HW 8 due March 30.
1. Consider the charitable contributions data set. But use only CHARITY and DEPS in the analysis.
Consider the model specified by the R syntax lm(CHARITY ~ DEPS) first.
A. What is the theoretical model for E(CHARITY | DEPS =x) corresponding to the R syntax?
B. How do you interpret the parameters of the theoretical model?
C. Explain why the theoretical model in A. is wrong as it applies to charitable contributions,
without doing any data analysis. (Note: Unlike the example in the book, where the predictor
was “location,” DEPS is in fact ordinal, so the linear model is not nearly as silly for DEPS as it
was for location. In other words, don’t use the same argument given in Chapter 10. Consider
something you learned earlier, maybe in Chapter 1?)
D. Graph the scatterplot and overlay the fitted model.
2. Consider again the charitable contributions data set. Again use only CHARITY and DEPS in the
analysis. But now consider the model specified by the R syntax lm(CHARITY ~ as.factor(DEPS)) .
A. What is the theoretical model for E(CHARITY | DEPS =x) corresponding to the R syntax?
B. How do you interpret the parameters of the theoretical model?
C. Explain why the theoretical model in A. is correct, as it applies to charitable contributions,
without doing any data analysis.
D. Graph the scatterplot and overlay the fitted model.
E. Comment on the difference between the appearance of the graphs in 1.D. and 2.D.
3. Read the data set clinical = read.table("http://westfall.ba.ttu.edu/isqs5349/Rdata/clinical.txt")
The dependent variable is the variable T4 in the data set, which is a doctor’s assessment of a
patient asthma symptoms, on a 0 – 4 scale. Consider first the two-way ANOVA model using
GENDER and DRUG (A=”Active”, P=”Placebo”) as predictors, with no interaction.
A. Specify the theoretical model and interpret all its parameters.
B. Estimate the theoretical model and draw the graph as shown in Figure 10.6.2.
C. This model states that the effect of DRUG is the same for men and women. Why might the
drug manufacturer like this to be true?
4. See the previous problem. Now consider first the two-way ANOVA model using GENDER and
DRUG (A=”Active”, P=”Placebo”) as predictors, with interaction.
A. Specify the theoretical model and interpret all its parameters.
B. Estimate the theoretical model and draw the graph as shown in Figure 10.6.3.

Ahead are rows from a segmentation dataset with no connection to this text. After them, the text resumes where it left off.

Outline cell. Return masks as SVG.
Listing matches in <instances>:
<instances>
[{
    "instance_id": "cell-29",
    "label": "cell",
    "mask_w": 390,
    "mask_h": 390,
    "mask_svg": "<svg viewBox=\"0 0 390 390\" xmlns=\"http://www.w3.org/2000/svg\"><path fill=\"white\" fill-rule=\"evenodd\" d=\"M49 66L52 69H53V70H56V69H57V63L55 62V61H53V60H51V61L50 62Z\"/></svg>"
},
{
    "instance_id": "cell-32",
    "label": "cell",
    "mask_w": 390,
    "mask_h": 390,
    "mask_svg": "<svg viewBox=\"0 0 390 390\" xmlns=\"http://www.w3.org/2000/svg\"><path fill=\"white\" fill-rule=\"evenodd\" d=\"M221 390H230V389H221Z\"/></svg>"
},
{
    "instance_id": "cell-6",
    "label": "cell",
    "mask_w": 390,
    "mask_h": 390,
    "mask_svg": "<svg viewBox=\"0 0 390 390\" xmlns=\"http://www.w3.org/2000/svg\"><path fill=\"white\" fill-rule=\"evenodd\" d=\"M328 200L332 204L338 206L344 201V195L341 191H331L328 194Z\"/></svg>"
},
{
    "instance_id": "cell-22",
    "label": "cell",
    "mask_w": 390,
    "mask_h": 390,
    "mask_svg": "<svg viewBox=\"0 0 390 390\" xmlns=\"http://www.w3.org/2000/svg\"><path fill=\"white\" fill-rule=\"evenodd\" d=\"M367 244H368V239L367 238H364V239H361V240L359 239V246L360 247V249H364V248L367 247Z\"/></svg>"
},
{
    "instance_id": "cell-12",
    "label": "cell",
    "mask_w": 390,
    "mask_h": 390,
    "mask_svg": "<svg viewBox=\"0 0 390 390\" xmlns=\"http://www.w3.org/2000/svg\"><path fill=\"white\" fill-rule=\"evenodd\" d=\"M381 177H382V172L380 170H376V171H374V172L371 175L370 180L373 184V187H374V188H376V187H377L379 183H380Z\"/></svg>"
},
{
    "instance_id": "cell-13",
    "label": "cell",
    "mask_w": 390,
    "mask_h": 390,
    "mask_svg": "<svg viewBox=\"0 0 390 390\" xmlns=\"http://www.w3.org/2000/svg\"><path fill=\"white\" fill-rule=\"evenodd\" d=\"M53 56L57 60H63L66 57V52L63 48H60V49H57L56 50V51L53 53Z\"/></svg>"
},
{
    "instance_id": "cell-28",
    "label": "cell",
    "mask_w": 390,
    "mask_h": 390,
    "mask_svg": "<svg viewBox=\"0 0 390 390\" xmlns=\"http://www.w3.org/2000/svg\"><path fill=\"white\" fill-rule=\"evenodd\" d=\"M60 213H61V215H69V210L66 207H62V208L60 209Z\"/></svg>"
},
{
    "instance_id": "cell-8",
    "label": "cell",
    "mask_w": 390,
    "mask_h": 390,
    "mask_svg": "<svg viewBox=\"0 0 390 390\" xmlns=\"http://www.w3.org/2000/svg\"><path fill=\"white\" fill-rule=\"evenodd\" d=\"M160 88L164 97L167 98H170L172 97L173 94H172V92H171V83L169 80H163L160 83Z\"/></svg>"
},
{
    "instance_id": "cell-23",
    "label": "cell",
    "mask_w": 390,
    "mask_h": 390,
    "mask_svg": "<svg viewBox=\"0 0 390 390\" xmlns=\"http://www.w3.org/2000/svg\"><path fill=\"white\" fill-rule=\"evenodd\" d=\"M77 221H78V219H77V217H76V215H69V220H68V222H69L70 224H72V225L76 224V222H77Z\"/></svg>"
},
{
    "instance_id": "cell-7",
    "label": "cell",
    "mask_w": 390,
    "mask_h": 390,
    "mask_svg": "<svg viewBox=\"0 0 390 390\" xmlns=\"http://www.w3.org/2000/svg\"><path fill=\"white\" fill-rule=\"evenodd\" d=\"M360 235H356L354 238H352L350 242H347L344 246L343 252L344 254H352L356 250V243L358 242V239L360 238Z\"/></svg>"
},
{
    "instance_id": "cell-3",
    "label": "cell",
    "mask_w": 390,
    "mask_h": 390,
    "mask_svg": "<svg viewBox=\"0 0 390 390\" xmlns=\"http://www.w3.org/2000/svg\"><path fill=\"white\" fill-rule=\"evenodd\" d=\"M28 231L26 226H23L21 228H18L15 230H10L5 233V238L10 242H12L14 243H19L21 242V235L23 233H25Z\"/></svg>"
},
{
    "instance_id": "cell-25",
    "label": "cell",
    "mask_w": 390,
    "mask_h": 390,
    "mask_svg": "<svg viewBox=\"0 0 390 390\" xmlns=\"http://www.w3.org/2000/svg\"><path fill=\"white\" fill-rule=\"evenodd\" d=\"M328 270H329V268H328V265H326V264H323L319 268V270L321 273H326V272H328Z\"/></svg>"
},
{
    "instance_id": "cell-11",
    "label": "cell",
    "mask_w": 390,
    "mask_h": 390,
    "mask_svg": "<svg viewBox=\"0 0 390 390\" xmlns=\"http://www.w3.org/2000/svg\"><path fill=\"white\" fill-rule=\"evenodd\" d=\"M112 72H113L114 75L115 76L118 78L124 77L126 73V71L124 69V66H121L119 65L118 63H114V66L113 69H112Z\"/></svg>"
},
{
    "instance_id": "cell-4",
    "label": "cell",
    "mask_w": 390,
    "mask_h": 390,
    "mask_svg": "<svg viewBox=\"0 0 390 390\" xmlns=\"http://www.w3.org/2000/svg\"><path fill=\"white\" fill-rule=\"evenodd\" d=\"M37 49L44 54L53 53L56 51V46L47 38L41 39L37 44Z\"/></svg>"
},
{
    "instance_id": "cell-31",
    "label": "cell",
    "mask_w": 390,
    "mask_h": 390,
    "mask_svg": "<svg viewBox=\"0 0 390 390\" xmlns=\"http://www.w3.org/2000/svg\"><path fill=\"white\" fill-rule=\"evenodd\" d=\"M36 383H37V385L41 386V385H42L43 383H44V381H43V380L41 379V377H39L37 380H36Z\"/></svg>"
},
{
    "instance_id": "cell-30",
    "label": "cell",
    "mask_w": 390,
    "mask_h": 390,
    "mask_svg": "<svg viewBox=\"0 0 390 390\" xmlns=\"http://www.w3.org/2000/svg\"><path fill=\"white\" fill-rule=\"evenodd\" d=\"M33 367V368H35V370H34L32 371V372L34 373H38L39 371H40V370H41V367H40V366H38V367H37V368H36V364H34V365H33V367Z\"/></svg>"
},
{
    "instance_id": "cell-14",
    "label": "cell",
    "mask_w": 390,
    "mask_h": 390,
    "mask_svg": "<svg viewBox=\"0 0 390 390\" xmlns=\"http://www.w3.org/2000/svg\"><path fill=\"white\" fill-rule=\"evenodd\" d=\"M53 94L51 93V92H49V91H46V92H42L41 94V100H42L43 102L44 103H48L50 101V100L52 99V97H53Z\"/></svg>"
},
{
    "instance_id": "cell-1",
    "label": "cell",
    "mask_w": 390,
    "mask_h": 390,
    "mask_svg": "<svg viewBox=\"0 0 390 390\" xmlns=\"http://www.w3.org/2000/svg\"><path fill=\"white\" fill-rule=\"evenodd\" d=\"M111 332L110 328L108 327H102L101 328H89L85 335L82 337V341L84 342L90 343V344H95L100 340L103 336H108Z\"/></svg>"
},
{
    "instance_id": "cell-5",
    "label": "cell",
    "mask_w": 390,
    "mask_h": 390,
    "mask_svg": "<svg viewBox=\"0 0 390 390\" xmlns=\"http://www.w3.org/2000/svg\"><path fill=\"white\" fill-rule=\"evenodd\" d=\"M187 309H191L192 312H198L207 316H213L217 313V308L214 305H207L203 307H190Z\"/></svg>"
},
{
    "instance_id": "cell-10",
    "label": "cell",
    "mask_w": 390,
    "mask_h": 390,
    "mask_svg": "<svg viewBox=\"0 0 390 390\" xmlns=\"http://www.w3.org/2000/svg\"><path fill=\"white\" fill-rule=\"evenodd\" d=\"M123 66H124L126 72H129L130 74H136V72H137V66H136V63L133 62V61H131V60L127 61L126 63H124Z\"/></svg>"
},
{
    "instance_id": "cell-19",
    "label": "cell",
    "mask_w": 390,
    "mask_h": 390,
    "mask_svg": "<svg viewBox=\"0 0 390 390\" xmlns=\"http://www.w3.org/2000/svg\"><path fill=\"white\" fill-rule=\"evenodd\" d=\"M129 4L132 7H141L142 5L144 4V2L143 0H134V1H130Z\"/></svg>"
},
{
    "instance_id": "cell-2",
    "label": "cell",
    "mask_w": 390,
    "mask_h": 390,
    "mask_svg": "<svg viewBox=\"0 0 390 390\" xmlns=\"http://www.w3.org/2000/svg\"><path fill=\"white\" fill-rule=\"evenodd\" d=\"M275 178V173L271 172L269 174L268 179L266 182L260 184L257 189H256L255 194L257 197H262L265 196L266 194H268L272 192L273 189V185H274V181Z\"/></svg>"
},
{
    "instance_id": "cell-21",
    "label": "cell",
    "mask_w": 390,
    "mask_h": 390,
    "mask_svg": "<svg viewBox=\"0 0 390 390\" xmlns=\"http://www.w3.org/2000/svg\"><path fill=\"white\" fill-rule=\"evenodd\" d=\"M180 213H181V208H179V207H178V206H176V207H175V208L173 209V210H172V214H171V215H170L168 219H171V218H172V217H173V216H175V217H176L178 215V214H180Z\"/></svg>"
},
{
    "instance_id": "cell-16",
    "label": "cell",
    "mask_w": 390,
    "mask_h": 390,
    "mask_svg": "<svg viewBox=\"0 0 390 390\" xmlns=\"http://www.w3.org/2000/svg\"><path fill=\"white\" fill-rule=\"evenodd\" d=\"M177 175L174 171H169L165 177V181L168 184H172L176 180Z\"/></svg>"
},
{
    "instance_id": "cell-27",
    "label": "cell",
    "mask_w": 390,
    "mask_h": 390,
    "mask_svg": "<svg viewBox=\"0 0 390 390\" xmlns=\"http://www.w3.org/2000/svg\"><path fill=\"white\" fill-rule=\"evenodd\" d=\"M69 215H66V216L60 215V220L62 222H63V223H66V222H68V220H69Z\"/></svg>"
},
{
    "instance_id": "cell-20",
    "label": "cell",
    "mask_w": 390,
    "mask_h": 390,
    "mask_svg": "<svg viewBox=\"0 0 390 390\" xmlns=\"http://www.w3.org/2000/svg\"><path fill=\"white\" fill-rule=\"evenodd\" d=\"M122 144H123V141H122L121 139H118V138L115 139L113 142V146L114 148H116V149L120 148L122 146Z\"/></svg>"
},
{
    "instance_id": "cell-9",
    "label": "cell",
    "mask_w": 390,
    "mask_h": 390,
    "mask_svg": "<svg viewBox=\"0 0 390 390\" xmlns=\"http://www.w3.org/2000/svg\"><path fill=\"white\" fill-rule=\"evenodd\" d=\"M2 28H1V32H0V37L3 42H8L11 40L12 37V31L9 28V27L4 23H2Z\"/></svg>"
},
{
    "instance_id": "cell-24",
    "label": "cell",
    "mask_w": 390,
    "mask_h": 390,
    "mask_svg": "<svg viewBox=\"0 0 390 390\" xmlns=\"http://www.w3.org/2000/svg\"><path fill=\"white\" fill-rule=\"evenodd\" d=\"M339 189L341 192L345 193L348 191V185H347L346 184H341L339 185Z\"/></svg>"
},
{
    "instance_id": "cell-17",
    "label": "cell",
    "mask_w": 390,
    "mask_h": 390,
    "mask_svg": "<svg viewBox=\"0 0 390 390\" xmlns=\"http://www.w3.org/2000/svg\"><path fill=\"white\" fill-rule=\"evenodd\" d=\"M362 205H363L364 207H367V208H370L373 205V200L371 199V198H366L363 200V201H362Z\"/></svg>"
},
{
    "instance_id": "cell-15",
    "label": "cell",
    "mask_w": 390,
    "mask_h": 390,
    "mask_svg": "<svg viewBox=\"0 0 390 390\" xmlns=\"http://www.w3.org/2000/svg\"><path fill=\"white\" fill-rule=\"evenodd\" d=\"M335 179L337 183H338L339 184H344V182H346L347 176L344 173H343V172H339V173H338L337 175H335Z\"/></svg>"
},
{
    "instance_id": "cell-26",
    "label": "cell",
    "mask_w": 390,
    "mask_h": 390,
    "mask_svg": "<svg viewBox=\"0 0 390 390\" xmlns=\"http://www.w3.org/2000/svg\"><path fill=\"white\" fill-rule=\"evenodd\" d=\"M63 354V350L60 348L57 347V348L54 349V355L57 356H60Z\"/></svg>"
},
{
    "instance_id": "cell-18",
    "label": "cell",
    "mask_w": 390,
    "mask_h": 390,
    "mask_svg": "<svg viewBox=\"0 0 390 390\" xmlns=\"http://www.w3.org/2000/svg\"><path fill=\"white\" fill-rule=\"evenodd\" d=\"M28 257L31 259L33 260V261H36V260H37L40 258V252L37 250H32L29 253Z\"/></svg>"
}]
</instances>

C. See the graph in B. Does the effect of DRUG appear to be different for Males and Females?
5. Consider the models of 4. Now include “Age” as a covariate. Call this model2, call the model in 4
model 1, and the model in 3 model0.
A. Explain why this sequence of the models is “nested”; i.e., explain why each in the sequence
is either full or restricted relative to the next.
B. Test all three models using the “anova” function in R and interpret the results.
6. Consider the (slightly farcical) example of predicting drownings from ice cream sales, given in
Chapter 6. See Figure 6.2.1 in particular. What “unmeasured confounders” can explain the
appearance of the graph?
7. Now consider the data set firms = read.csv("http://westfall.ba.ttu.edu/ISQS5347/firms.csv").
This is firm-level data, with a measure of Y = firm performance (perform_y) and a measure of X=
the extent to which the firm has adopted a particular performance-enhancing strategy
(strategy_x). There is also another variable called “code_3dig” which identifies the industry that
the firm is in.
A. Fit the model where Y is predicted as a function of X alone. Is the observed effect of X on Y
explainable by chance alone? Discuss. As part of your answer, explain (i) what “explainable
by chance alone” means, and (ii) what “explained by chance alone” means. Identify, as part
of your answer to (ii), the specific chance-only model in this case.
B. Fit the model where Y is predicted as a function of X and the fixed effects of industry, as
measured by “code_3dig.” Is the observed effect of X on Y explainable by chance alone in
this model? Discuss. As part of your answer, explain (i) what “explainable by chance alone”
means, and (ii) what “explained by chance alone” means. Identify, as part of your answer to
(ii), the specific chance-only model in this case.
C. Comparing your answers to A. and B., was there any indication of unobserved confounding
due to industry-specific unmeasured confounders?